Por Amauri Meireles (*)
É óbvio que se a Prevenção Primária fosse bem feita, com rendimento, seguindo diretrizes de políticas públicas voltadas para educação, saúde mental, cultura, urbanismo, cidadania, etc., e se a Prevenção Terciária (a ressocialização de detentos) tivesse respeito e importância reconhecidos — a estatística criminal mostraria queda substancial nos preocupantes e inquietantes números e, por certo, a demanda por polícia se reduziria sensivelmente, no Brasil.
O foco, no entanto, tem sido quase sempre no trabalho policial: disfemistas de polícia – sempre equivocados –criticam os órgãos que realizam essa peculiar atividade de proteção, enquanto gestores pleiteiam melhor instrumentalização. Todos preocupados com o aspecto objetivo da insegurança, ou seja, com o grau de insegurança, com as ocorrências em números, porém, nenhum se preocupa com o aspecto subjetivo, no clima de insegurança, na crença, na ausência de ameaças, em números.
O resultado é que as estatísticas apresentadas, relativas ao nível de insegurança, sempre pecaram por cometer erro elementar: analisam e difundem dados relativos ao grau de insegurança, somente.
E a população, por não compreender que órgãos policiais exercem sua atividade atuando, apenas, sobre os sintomas, não sobre a doença, exerce seu correto papel de cobrador. Pena que à instituição errada!
Reitera-se algo que tem passado despercebido, ou tem sido negligenciado: a Prevenção Primária deve ser prioridade. Ela exige investimento consistente e visão de longo prazo. É menos visível, menos imediata e politicamente menos rentável, mas é a única capaz de romper o ciclo da violência.
Sem ela, continuaremos multiplicando prisões sem mitigar crimes ou sem conseguir reduzir a sensação de insegurança, trabalhando com o “quê” está acontecendo, sem considerar o mais importante, o “por quê” está acontecendo.
Quanto à Prevenção Terciária, entende-se que sua arquitetura está anacrônica, em razão de evidente descompasso temporal nos mecanismos de reinserção social (na ressocialização e na reintegração.
A criminalidade é um sistema complexo, com múltiplos stake holders: criminosos, vítimas, Estado, sociedade civil, mídia, empresas e instituições. Cada um exerce influência direta ou indireta sobre o fenômeno.

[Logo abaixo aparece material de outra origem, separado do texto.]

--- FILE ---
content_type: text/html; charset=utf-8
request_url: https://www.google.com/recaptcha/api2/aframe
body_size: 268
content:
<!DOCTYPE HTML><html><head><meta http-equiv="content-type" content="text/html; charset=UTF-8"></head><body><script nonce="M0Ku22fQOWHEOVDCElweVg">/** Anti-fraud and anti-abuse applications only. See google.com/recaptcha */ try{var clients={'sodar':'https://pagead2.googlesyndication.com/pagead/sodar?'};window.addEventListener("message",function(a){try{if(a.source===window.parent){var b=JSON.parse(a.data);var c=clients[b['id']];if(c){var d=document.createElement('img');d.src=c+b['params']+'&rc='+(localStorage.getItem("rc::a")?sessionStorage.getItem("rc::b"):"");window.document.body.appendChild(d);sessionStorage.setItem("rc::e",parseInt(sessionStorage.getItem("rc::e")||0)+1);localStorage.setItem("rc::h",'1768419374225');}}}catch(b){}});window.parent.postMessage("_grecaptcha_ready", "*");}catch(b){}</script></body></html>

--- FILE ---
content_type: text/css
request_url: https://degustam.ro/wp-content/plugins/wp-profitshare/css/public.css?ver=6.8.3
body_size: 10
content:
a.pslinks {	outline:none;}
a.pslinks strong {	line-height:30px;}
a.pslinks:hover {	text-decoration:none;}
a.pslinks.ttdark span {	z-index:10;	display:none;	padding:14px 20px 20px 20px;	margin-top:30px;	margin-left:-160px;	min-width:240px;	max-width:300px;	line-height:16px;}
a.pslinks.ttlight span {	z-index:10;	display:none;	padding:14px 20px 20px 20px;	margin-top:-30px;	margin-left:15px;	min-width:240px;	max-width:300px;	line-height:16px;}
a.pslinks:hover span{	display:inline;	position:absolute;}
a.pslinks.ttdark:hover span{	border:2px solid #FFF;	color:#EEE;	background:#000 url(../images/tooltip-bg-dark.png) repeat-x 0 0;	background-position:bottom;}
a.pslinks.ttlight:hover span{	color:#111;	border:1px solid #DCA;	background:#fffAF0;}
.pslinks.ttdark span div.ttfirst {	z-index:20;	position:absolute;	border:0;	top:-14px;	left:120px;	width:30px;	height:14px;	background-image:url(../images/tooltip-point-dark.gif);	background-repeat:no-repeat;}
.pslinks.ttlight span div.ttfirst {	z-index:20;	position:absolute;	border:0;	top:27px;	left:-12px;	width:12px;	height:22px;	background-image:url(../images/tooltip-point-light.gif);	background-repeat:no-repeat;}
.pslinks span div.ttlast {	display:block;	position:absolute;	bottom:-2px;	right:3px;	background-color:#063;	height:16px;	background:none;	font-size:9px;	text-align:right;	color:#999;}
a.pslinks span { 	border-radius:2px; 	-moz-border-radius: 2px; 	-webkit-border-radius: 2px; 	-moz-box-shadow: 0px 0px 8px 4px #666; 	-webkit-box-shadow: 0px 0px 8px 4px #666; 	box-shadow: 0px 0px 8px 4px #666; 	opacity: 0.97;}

Entretanto, a polícia (um componente do Estado), por ser a agência pública mais visível, é, também, a mais cobrada. Portanto, ignorar essa rede de relações e não dar importância à sua origem é perpetuar a violência, é aceitar a perpetuidade do caos.
Em suma, o PL Antifacção é necessário, mas insuficiente. Se não houver coragem política para estruturar uma estratégia que combine operações reativas, em locais específicos, e ações preventivas, no geral, seguiremos tratando apenas as ocorrências.
É hora de assumir que a criminalidade não é apenas um problema da Polícia, apenas — é um problema da sociedade, do Estado e da cidadania. E decairá para patamares toleráveis de insegurança somente quando a Prevenção Primária deixar de ser coadjuvante e se tornar protagonista e quando a prática da Prevenção Terciária deixar de ser considerada uma atividade diferente da realidade.
Para isso, o primeiro passo é uma política pública holística, multiministerial e interpoderes, fixando diretrizes para diminuir as causas e amenizar os efeitos e, também, que dê efetividade às ações na causalidade. O escopo deve ser a implementação de uma cultura de coesão social, onde prevaleça o cumprimento das normas sociais e a credibilidade de nossas instituições.
Enfim, objetivamente, a curto prazo, há de se atacar a impunidade/impunição, além de se fortalecer as instituições compromissadas. A longo prazo, investir pesado na infância e na juventude para mudar/fortalecer a cultura e, ao fim, o futuro.